More than likely the title of this post does not display or displays incorrectly. It should read:

Which is Victoria’s name in written in Chinese Characters or Hànzì [wikipedia.org]. How it’s pronounced is a complicated matter.

See, one of the official languages in Singapore is Mandarin and in school (assuming she goes to school here in Singapore) Victoria will have to take Mandarin as her mother is Chinese (so it’s considered her ‘Mother tongue’, everyone takes English and their mother tongue.) In Mandarin her Chinese name is pronounced as “Bèi Wǎn Líng.” However, Candice’s family is actually Cantonese, not Han, so they speak the Cantonese dialect not Mandarin. In Cantonese Victoria’s Chinese Name is pronounced as “Bui3 Yun2 Ling4” (the funny numbers is because Cantonese romanization is written in Yale which uses trailing numbers to indicate the tone while Mandarin is written in Hanyu Pinyin which uses diacritics over the vowel sound to indicate the tone.)

What does it mean?

The first character, Bèi or Bui3 [wiktionary.org], according to Wiktionary, means “sea shell” or “money/currency.” Money as in they used to use little sea shells as money back in the day before coins.

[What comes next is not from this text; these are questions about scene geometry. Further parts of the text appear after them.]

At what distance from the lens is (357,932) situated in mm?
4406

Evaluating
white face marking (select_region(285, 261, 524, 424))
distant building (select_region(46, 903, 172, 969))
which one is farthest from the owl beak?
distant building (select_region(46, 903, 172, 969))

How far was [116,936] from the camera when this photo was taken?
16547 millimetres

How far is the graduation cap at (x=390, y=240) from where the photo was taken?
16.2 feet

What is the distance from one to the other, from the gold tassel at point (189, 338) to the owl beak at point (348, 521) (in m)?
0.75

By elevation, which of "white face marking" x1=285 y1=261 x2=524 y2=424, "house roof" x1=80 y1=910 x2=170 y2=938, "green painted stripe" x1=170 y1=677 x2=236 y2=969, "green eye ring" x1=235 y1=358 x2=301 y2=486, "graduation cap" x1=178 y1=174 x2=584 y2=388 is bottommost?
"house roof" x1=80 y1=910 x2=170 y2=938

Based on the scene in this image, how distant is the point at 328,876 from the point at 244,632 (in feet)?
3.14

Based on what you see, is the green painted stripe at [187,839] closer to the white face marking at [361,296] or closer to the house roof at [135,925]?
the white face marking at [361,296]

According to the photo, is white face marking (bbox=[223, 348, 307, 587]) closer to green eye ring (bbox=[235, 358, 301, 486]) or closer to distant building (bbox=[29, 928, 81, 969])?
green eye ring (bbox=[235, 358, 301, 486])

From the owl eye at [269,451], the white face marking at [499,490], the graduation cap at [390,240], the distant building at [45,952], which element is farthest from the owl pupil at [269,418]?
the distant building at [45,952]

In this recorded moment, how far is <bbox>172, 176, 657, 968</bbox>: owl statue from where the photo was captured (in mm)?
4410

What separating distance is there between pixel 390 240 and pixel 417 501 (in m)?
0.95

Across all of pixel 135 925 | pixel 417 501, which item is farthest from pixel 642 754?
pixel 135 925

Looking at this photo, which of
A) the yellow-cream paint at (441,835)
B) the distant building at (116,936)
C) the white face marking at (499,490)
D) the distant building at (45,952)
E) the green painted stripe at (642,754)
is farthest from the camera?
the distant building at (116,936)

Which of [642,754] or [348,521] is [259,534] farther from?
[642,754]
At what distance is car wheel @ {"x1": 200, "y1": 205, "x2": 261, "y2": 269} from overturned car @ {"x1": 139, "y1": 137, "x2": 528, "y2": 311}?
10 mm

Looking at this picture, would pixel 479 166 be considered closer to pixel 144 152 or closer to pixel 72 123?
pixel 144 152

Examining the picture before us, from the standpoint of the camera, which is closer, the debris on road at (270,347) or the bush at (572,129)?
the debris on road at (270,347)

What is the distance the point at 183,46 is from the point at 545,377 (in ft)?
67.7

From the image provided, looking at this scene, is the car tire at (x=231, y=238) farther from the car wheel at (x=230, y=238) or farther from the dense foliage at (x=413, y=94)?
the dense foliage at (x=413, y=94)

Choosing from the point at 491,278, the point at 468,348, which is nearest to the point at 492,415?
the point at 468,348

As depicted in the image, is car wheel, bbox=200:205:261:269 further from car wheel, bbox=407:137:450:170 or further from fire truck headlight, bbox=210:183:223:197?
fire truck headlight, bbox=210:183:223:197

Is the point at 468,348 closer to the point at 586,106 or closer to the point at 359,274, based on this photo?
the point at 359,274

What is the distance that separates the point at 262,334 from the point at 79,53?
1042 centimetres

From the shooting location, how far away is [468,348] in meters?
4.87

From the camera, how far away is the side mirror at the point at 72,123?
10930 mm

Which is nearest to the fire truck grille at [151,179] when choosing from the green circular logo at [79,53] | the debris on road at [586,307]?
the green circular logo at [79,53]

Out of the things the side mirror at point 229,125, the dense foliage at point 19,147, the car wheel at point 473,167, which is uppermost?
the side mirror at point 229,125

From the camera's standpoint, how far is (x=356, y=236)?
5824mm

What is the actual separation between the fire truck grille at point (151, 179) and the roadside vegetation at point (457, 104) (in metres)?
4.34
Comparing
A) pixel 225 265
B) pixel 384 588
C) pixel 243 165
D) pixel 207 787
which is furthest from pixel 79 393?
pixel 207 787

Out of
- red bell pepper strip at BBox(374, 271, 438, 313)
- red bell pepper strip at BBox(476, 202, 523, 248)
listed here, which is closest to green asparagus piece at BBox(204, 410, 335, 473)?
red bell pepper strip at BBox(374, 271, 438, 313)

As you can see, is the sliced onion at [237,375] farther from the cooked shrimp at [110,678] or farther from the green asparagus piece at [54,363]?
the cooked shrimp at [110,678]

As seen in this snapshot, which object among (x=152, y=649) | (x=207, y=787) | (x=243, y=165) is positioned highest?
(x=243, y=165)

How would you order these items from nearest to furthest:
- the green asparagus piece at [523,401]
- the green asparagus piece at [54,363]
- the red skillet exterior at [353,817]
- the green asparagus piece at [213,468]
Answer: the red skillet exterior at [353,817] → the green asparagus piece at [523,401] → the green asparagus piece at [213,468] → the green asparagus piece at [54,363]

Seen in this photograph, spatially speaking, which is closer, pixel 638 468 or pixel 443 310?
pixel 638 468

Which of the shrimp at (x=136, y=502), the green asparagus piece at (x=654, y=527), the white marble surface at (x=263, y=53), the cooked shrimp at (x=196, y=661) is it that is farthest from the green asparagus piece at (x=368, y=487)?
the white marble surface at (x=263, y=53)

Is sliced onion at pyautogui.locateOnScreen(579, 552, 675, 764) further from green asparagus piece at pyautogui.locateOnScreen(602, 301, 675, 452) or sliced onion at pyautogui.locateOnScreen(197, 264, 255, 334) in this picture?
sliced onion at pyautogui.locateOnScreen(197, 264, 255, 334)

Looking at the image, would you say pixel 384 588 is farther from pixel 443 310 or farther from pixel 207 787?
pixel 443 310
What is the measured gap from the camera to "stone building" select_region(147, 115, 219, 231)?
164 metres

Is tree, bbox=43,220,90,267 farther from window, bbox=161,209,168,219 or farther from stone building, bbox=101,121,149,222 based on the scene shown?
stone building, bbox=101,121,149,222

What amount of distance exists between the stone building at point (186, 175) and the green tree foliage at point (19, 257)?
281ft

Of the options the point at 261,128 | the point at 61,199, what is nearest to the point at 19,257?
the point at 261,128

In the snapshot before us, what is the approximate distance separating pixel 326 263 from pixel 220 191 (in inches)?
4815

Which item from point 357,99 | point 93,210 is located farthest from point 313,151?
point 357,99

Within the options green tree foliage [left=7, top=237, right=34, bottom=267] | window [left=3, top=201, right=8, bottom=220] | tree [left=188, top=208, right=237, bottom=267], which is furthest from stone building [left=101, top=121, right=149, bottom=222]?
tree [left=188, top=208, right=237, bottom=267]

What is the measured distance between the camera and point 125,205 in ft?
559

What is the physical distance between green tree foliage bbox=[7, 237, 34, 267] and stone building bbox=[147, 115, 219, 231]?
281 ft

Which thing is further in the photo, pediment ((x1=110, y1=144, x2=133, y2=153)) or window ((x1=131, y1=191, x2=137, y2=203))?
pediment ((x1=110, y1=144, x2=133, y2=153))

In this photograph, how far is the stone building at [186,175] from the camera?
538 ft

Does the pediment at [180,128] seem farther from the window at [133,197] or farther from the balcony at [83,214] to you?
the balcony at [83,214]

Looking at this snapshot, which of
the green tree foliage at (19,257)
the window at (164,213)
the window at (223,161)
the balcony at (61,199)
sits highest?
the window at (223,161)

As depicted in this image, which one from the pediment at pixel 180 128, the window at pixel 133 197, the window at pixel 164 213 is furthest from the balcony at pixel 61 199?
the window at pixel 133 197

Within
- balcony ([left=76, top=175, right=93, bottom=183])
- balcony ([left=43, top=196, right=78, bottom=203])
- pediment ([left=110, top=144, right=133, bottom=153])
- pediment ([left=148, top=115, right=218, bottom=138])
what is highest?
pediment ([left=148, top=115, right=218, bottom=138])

Wǎn or Yun2 [wiktionary.org] (unfortunately the pronunciation is radically different in Mandarin and Cantonese) means “seem” or “as if”.

The final character, Líng or Ling4 [wiktionary.org], means “tinkling of jade”.

So the full translation of Victoria’s name should be either “Sea shell, as if tinkling of jade” or “money, as if tinkling of jade.” But as the family name is not really relevant, Wǎn Líng (or Yun2 Ling4) means “as if tinkling of jade” or “Seems [to] tinkle of jade.”

The family name, Bèi (or Bui3) was chosen simply because it has a nice meaning and sounds similar to the first syllable of “Beggerly.” I wanted to use a family name with more meaning, such as Candice’s family name, “Lum” or her mothers or grandmothers family name (Mann or Chan respectively) but apparently there is some silly superstition that a child’s name cannot have the same symbol in it as any of the direct women ancestors in her family tree (similar for boys also) so Lum, Mann and Chan were out. I think just picking random name is silly. The Feng Shui guy said that “bei is nice, it’s the same symbol used in the Chinese version of Beethoven.” I didn’t bother to tell him that Beethoven and Beggerly have different first syllables… Bay and Beh… The other option was to not have a Chinese family name, which i don’t agree with. Oh well. Still it’s a pretty name; “Bèi Wǎn Líng” or “Bui3 Yun2 Ling4.” I hope she likes all the thought that went into it.